ALDBOROUGH: Geographical and Historical information from the year 1834.
"ALDBOROUGH, or Oldborough, now but a village, in the parish of its name, is one mile east from Boroughbridge, situated on the river Ure ; the parish being partly in the upper division of Claro wapentake, and partly in its lower division. This village has declined in consequence, since the removal of the bridge to Boroughbridge, which took place about the time of the conquest ; and in later times a further diminution of its importance occurred, by being placed in the same schedule of the Reform Bill as its neighbour Boroughbridge. Before the alteration in the representation, it returned two members to parliament, having done so since the reign of Philip and Mary, in 1558. The parish church is dedicated to St. Andrew ; the living is a vicarage, in the gift of the dean and chapter of York : the present incumbent is the Rev. George Holdsworth. The population of the whole parish of Aldborough, in 1821 was 2,129, and in 1831, 2,447, of which last number 620 were returned for the township."
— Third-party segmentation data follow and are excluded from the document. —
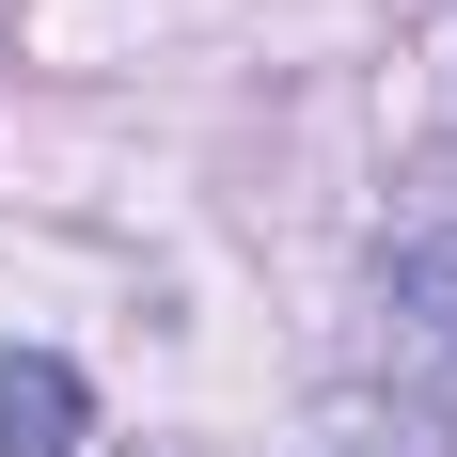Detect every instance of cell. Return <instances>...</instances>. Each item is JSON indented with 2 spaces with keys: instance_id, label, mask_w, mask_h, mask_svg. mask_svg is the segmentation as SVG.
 <instances>
[{
  "instance_id": "1",
  "label": "cell",
  "mask_w": 457,
  "mask_h": 457,
  "mask_svg": "<svg viewBox=\"0 0 457 457\" xmlns=\"http://www.w3.org/2000/svg\"><path fill=\"white\" fill-rule=\"evenodd\" d=\"M378 363L411 378V411L457 442V221L395 253V284H378Z\"/></svg>"
},
{
  "instance_id": "2",
  "label": "cell",
  "mask_w": 457,
  "mask_h": 457,
  "mask_svg": "<svg viewBox=\"0 0 457 457\" xmlns=\"http://www.w3.org/2000/svg\"><path fill=\"white\" fill-rule=\"evenodd\" d=\"M79 442V378L47 347H0V457H63Z\"/></svg>"
}]
</instances>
"BOROUGHBRIDGE, so called, from its having been an ancient borough town, and with a bridge over the river Ure, is in the parish of Aldborough and wapentake of Claro, in the West Riding, 202 miles from London, 66 n.n.e. from Manchester, 17 n.w. from York, and 7 n. from Knaresborough. The chief consequence it possesses is derived from its thorough fare situation, being on the great north road. Its principal trade is in the shipment of corn to Leeds, Wakefield, and other parts of the West Riding, and it enjoys a communication by water, to the places before named, as also to Hull and London. Previous to passing the Reform Bill, Boroughbridge returned two members to parliament, which privilege it had enjoyed since the first year of the reign of Mary. Under the new bill, it was placed in schedule A, and thereby deprived of its political consequence. Here is a chapel of ease to Aldborough, and one belonging to the methodists ; also an excellent national school, for the children of the parish, with one for infants annexed. This parish abounds with antiquities; among which are the remains of a Roman wall, four yards in width, tesselated pavements, &c. ; and there have been frequently dug up coins, vases, &c. of Roman origin. A market is held on Saturday, for corn, &c. ; and three fairs annually, viz. on the 27th and 28th of April, and 23rd and 24th of October, for cattle, and the 22nd & 23rd of June, for cattle, horses, and hardware. The borough and township contained in 1821, 860 inhabitants, and in 1831, 950."